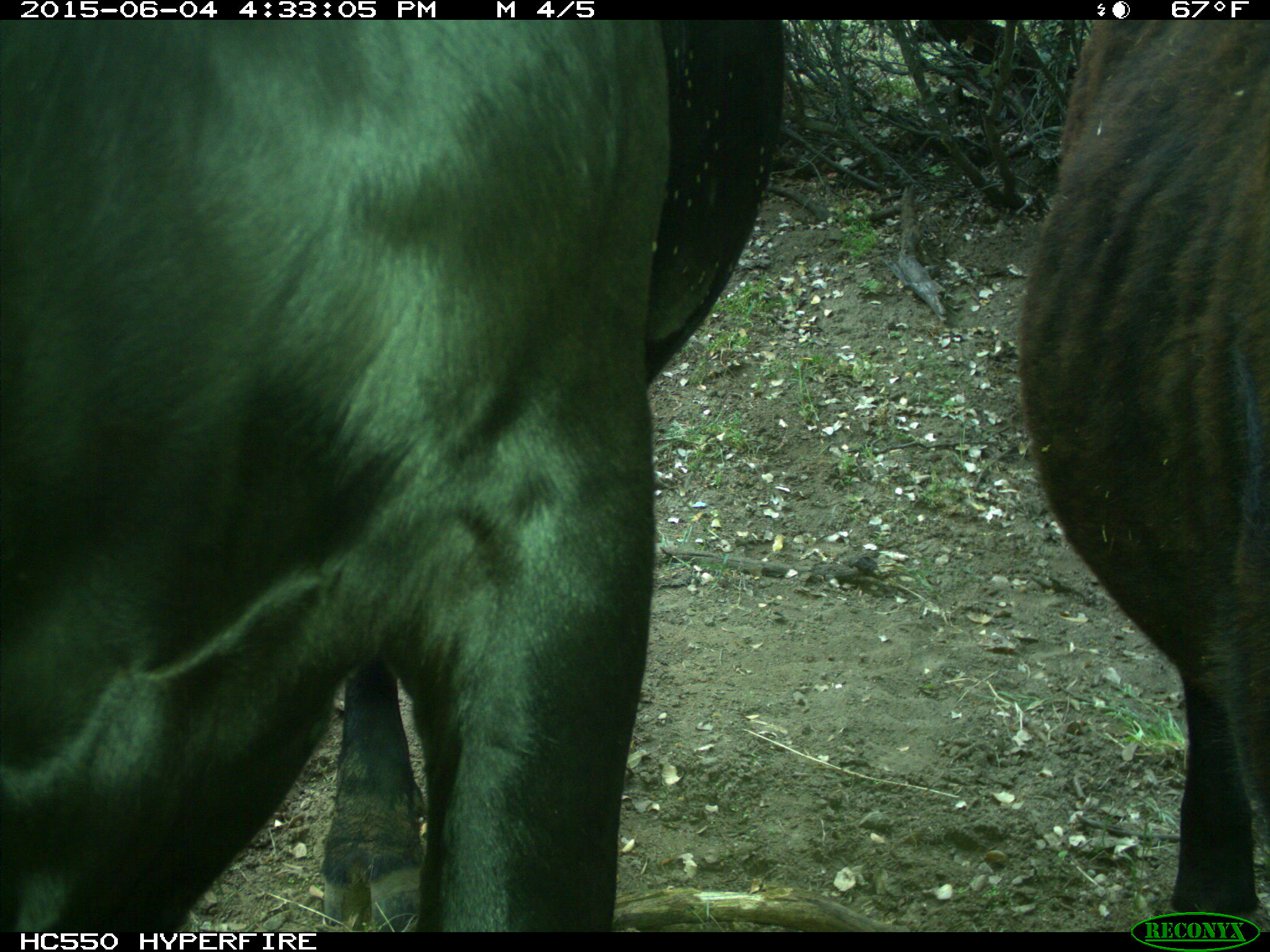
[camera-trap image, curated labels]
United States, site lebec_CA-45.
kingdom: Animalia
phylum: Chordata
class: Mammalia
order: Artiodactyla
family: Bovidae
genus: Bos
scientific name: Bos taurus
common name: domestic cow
::::
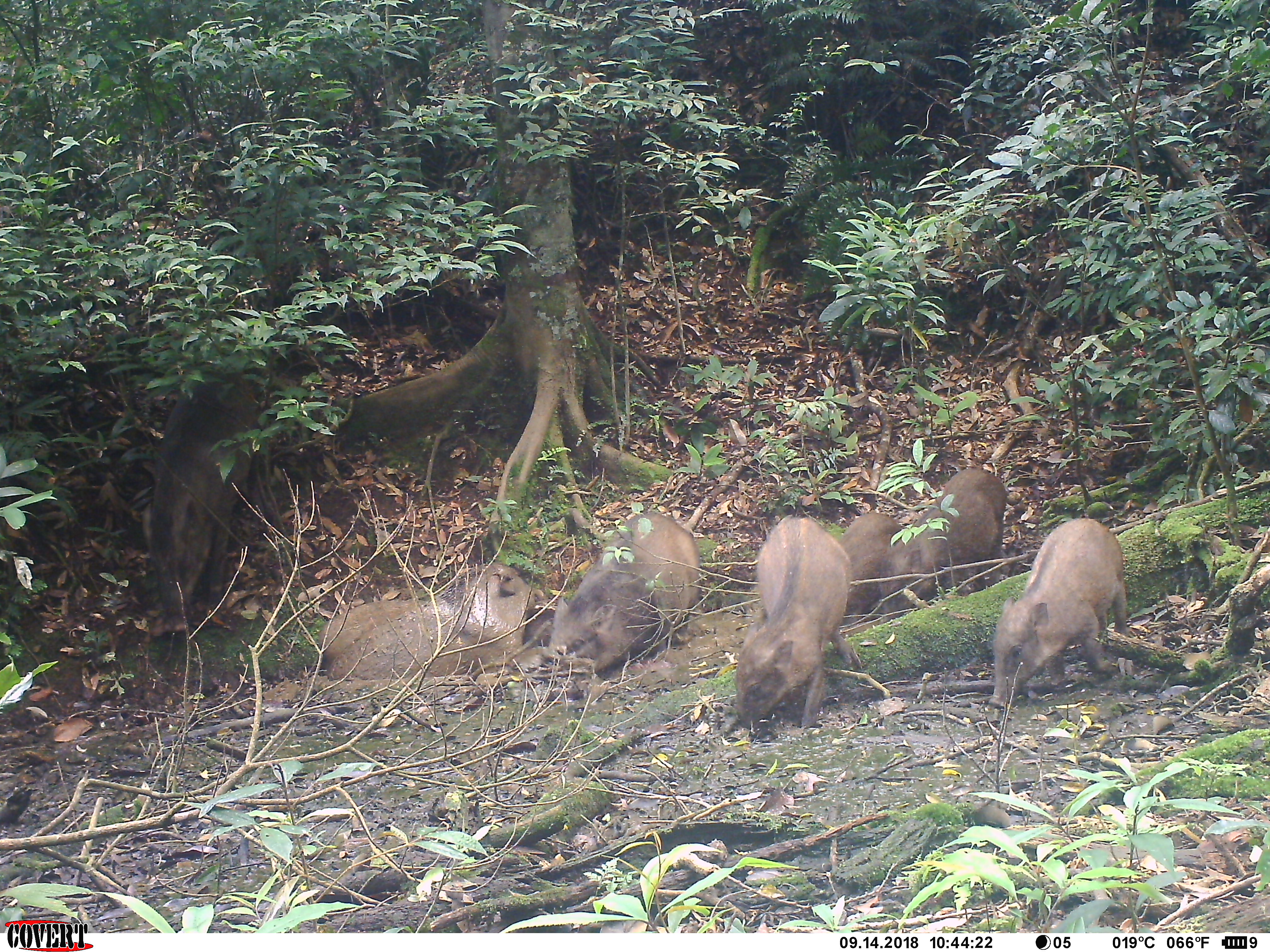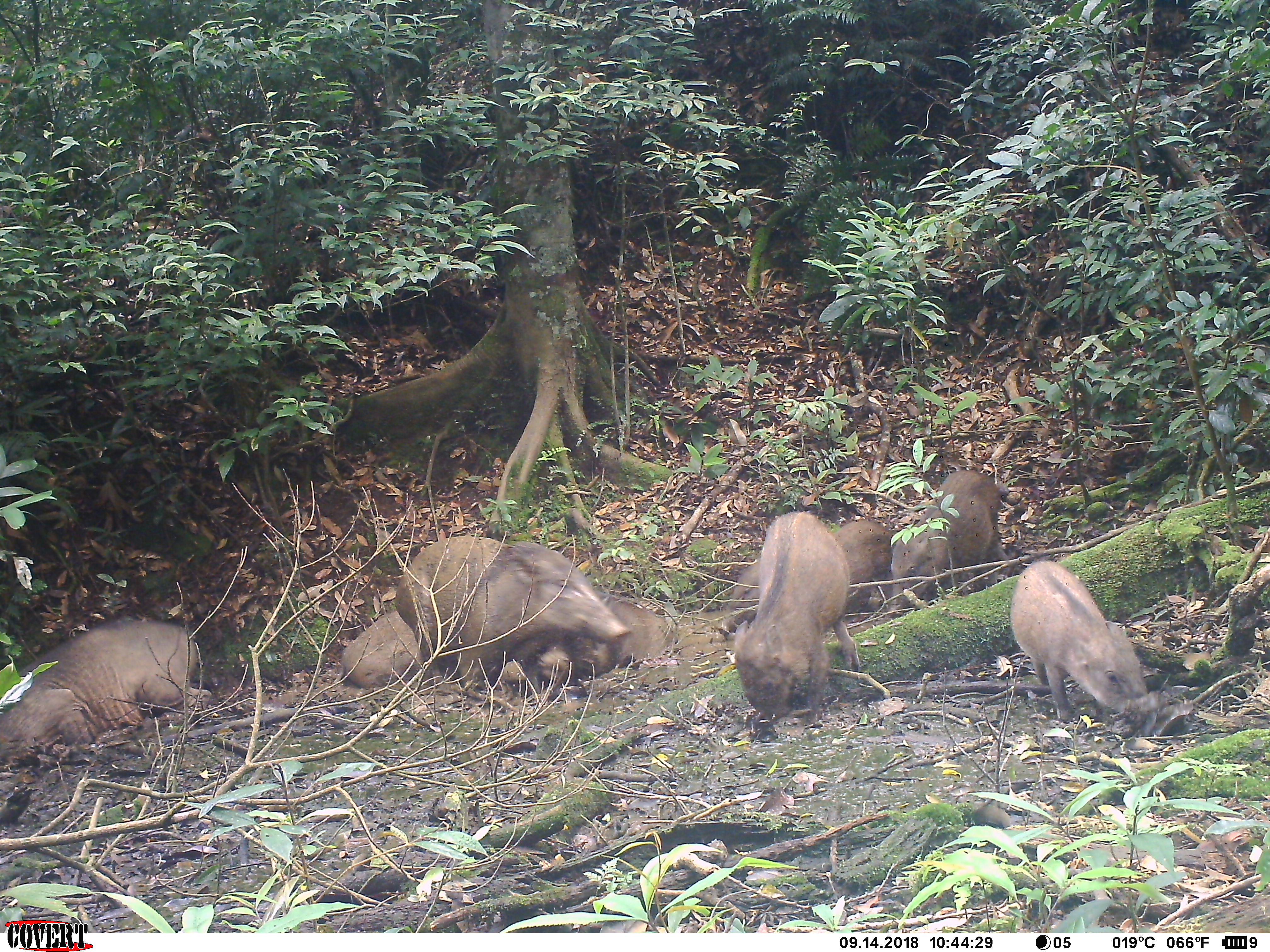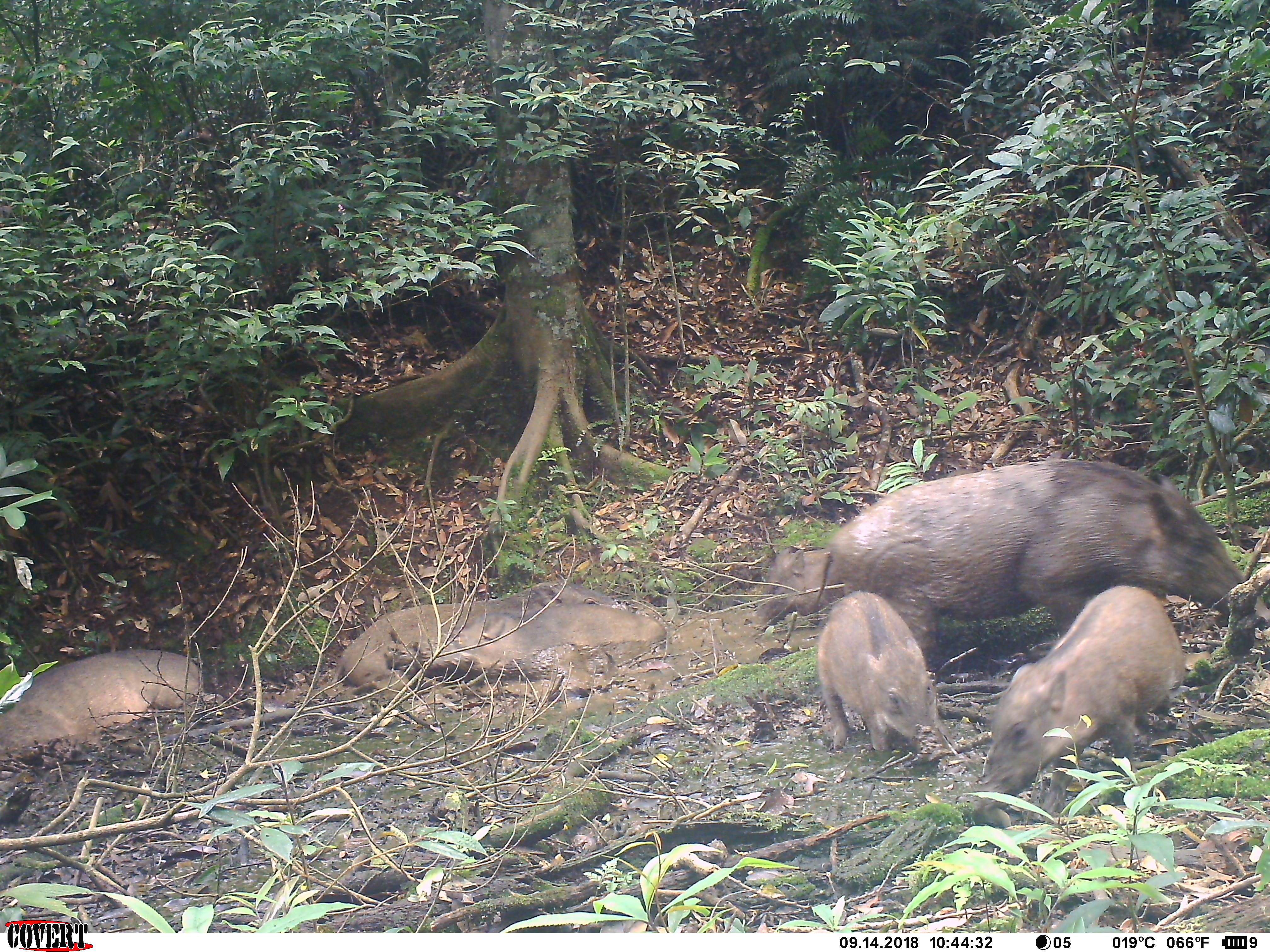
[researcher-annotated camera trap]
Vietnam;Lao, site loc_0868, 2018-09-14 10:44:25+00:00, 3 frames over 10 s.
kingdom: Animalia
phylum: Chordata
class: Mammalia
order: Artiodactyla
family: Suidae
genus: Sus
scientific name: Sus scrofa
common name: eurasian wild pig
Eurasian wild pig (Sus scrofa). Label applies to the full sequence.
::::
Write only the number of lines in the listing that include "trap".

2